Rather than why Pearson's r can be used, I'd ask why it is. More importantly, what are the assumptions violated by using Pearson's r for gender? Clearly gender can't constitute an interval or ratio variable. However, neither can likert-type scale variables, which are analyzed using Pearson's r all the time. The extent to which linearity is violated given any dataset is specific to that dataset. Most research papers I read which rely on Pearson' r do not justify (and nowhere claim to have tested the assumption of joint normal distributions, yet this is also a required assumption for Pearson's r. Basically, most uses of Pearson's r in some sense violate required assumptions. The question is how and in what ways and what the effect is. One can easily model how Pearson's r can pose problems for dichotomous variables. But plug it into SAS, SPSS, Statistica, MATLAB, etc., and lo and behold one will get an output. How robust this output is to the assumptions violated is, even for gender, unique to the dataset in question (although I can't imagine many real-world examples where Pearson's r can be justified in this case). My point is mainly that this, the most frequently used measure of correlation, is frequently used in violation of its underlying assumptions, and thus it is usually better to approach a question about when and why a statistical measure/metric/test should be used by looking at what assumptions underlie it, not whether a given application violates one or other of these.

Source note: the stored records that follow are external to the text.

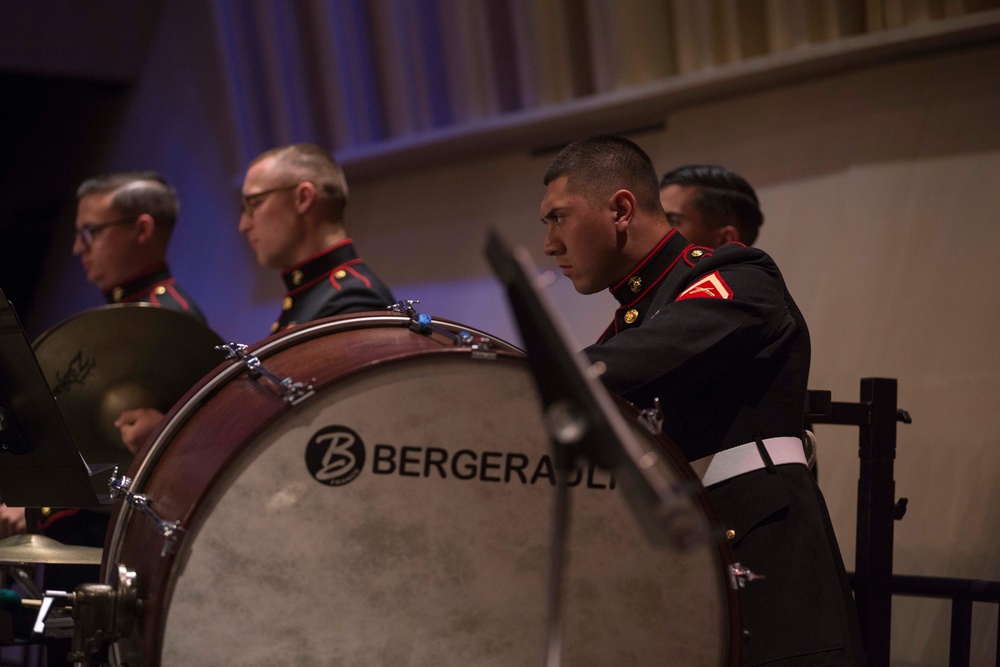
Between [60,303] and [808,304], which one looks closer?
[808,304]

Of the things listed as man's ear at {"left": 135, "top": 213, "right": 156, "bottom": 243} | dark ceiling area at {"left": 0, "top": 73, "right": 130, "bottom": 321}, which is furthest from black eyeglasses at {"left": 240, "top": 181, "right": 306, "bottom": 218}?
dark ceiling area at {"left": 0, "top": 73, "right": 130, "bottom": 321}

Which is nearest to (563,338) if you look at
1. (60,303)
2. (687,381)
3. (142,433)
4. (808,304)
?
(687,381)

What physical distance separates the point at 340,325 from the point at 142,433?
1097 mm

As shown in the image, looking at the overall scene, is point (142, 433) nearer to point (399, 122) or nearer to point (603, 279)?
point (603, 279)

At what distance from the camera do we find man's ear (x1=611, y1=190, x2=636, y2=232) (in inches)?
93.0

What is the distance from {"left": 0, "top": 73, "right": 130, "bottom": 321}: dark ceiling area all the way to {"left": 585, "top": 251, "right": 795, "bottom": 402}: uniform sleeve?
5054mm

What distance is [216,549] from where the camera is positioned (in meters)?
1.71

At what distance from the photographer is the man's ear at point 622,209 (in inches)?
93.0

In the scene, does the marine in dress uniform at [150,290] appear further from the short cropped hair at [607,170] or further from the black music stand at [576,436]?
the black music stand at [576,436]

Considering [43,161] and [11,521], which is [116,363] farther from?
[43,161]

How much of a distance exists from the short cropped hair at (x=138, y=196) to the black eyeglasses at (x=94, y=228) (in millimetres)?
23

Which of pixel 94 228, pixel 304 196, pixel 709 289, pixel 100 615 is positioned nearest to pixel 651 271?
pixel 709 289

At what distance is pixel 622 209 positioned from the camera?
237cm

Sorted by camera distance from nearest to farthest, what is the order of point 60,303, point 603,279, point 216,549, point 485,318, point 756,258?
point 216,549 < point 756,258 < point 603,279 < point 485,318 < point 60,303
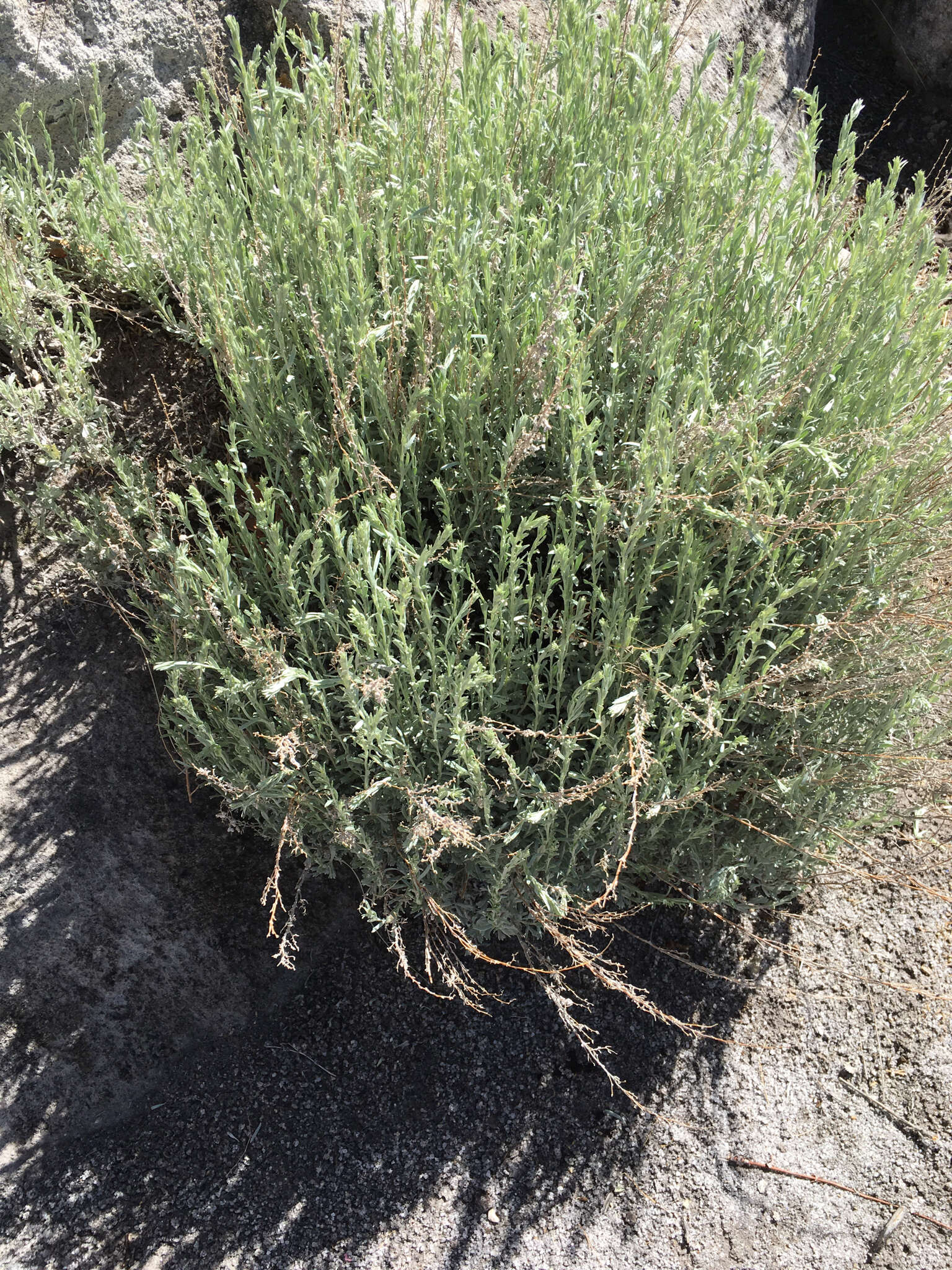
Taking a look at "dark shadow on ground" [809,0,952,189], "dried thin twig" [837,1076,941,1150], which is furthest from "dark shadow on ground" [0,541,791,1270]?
"dark shadow on ground" [809,0,952,189]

I have been reading articles in relation to this and in some social sceinces studies genedr is included in correlation analysis because it's a discrete variable
Technically, an assumption underlying Pearson's r is joint normal distributions, and thus continuity. A probability function or a probability distribution function that is continuous over any interval (the latter would be over the interval [0,1]) isn't discrete; rather, it assumes that a variable can take infinitely many values between any two points, and thus every "point" in the interval is infinitesimal. For the most part, a variable need not remotely approximate a truly continous variable in order to use Pearson's r (and, indeed, the degree to which any finite set can be said to approximate an uncountably infinite set better than some other finite set is not a trivial question). That said, just because a variable is discrete doesn't necessarily make Pearson's r any more appropriate than if it were nominal (and nominal variables are discrete; a set which isn't discrete is continuous). Again, I think it important not to ask why one should or should not use Pearson's r or any statistical measure, but rather to ask what using such a measure entails. Whatever logic underlies some statistical technique, test, metric, etc., comes first. Only once this is taken into account can we ask whether or not its application is justified given some dataset, research question, etc.
All of the discussion above about assumptions of Pearson's r are well and good. Like, I think, the OP, I am confused. I'm a neuroscientist, and I don't believe I have ever tried to correlate non-scale variables over my 30+ year career. However, I'm currently a graduate student in Forensics and have been required to take a course in quantitative analysis. The course uses the Field "Discovering Statistics Using IBM SPSS" textbook. Field insists that the Pearson r can be used when one variable is categorical, or even binary (i.e., both cases obviously being nominal). Also, I have seen the statistic used quite commonly in typical criminological analyses. For example, in determining the relationship between neighborhoods and crime rate (e.g., 10 neighborhoods arbitrarily given numbers [a nominal variable] correlated with crime rate [a continuous variable].). I guess this is OK, and I doubt I will seriously need to think about this again after the course is over, but in the same chapter, Field covers biserial and point-biserial correlations, which makes the matter all the more confusing. In the case of biserial correlations, one of the variables is truly dichotomous (e.g., dead or alive), and in point-biserial correlations there are continuities in the dichotomy (e.g., grade on a test which constitutes passing or failing, where if the cutoff is 60% and 59% is a lot closer to passing than is 38%). Notwithstanding the obvious question about my point-biserial example (e.g., why not just use the actual exam score as the variable), I hope some social scientist that understands this issue chimes in here.
I got the biserial and point biserial variables backward (RG should some provision for editing answers). The point biserial r is for correlating a true dichotomous variable with a continuous variable, and a biserial r is for correlating a (continuous-dichotomous) variable with a continuous variable. I think that further research on the point-biserial correlation would provide the answer the OP was looking for.
Actually, Point-biserial correlations are special cases of Pearson R when one correlates a discrete variable with a continuous one. Biserial estimates are not true correlations but rather estimates that predict what the correlation between a discrete variable and a continuous variable would be if both variables had been continuous. This estimate overestimates the relationship, and the "real" correlation would then be somewhere in between the point biserial correlation and the biserial estimate. (Nunnelly & Bernstein, 1994, "Psychometric Theory").